Aşağıdaki satırları yeniden yaz; "cabinet door" ifadesini her geçtiği yerde "cupboard door" ile değiştir ve geri kalan hiçbir şeye dokunma.

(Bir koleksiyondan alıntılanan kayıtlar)
○ ○ ○ ○ ○ ○ ○

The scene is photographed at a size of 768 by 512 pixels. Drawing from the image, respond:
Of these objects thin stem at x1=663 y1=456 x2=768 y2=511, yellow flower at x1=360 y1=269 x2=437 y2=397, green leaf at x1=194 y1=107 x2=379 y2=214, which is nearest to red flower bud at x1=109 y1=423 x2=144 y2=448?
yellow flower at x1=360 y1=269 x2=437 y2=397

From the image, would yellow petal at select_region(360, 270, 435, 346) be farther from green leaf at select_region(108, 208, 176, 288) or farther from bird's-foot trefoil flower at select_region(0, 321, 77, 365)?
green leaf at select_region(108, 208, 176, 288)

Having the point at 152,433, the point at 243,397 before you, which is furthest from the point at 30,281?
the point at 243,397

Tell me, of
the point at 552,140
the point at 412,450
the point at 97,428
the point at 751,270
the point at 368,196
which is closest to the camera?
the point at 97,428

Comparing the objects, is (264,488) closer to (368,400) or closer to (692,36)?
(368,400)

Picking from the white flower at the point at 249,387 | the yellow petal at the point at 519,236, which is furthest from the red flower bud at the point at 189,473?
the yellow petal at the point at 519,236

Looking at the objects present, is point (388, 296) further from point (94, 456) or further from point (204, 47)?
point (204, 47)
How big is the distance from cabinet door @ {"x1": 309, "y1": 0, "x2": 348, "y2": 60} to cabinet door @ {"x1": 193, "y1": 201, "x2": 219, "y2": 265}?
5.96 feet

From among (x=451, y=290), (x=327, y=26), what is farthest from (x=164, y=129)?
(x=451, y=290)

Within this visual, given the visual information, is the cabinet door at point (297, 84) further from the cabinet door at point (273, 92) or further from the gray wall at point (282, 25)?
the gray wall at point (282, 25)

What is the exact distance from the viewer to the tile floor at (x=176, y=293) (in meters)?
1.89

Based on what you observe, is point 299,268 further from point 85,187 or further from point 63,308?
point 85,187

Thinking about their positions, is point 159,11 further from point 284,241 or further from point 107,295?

○ ○ ○ ○ ○ ○ ○

▸ **Sonuç aşağıda**:
The scene is photographed at a size of 768 by 512 pixels. Drawing from the image, respond:
Of these objects thin stem at x1=663 y1=456 x2=768 y2=511, yellow flower at x1=360 y1=269 x2=437 y2=397, green leaf at x1=194 y1=107 x2=379 y2=214, which is nearest to red flower bud at x1=109 y1=423 x2=144 y2=448?
yellow flower at x1=360 y1=269 x2=437 y2=397

From the image, would yellow petal at select_region(360, 270, 435, 346) be farther from green leaf at select_region(108, 208, 176, 288) or farther from bird's-foot trefoil flower at select_region(0, 321, 77, 365)?
green leaf at select_region(108, 208, 176, 288)

Having the point at 152,433, the point at 243,397 before you, which is furthest from the point at 30,281?
the point at 243,397

Tell me, of
the point at 552,140
the point at 412,450
the point at 97,428
the point at 751,270
the point at 368,196
which is closest to the camera?
the point at 97,428

Comparing the objects, is (264,488) closer to (368,400) or closer to (692,36)?
(368,400)

Picking from the white flower at the point at 249,387 | the yellow petal at the point at 519,236, which is furthest from the red flower bud at the point at 189,473?
the yellow petal at the point at 519,236

Looking at the objects present, is point (388, 296) further from point (94, 456) or further from point (204, 47)?
point (204, 47)
How big is the distance from cupboard door @ {"x1": 309, "y1": 0, "x2": 348, "y2": 60} to cupboard door @ {"x1": 193, "y1": 201, "x2": 219, "y2": 265}?
5.96 feet

From among (x=451, y=290), (x=327, y=26), what is farthest from (x=164, y=129)?
(x=451, y=290)

Within this visual, given the visual information, is the cupboard door at point (297, 84) further from the cupboard door at point (273, 92) or further from the gray wall at point (282, 25)?
the gray wall at point (282, 25)

What is the exact distance from the viewer to the tile floor at (x=176, y=293) (in meters)?
1.89

Based on what you observe, is point 299,268 further from point 85,187 or further from point 63,308?
point 85,187

Thinking about their positions, is point 159,11 further from point 284,241 or further from point 107,295?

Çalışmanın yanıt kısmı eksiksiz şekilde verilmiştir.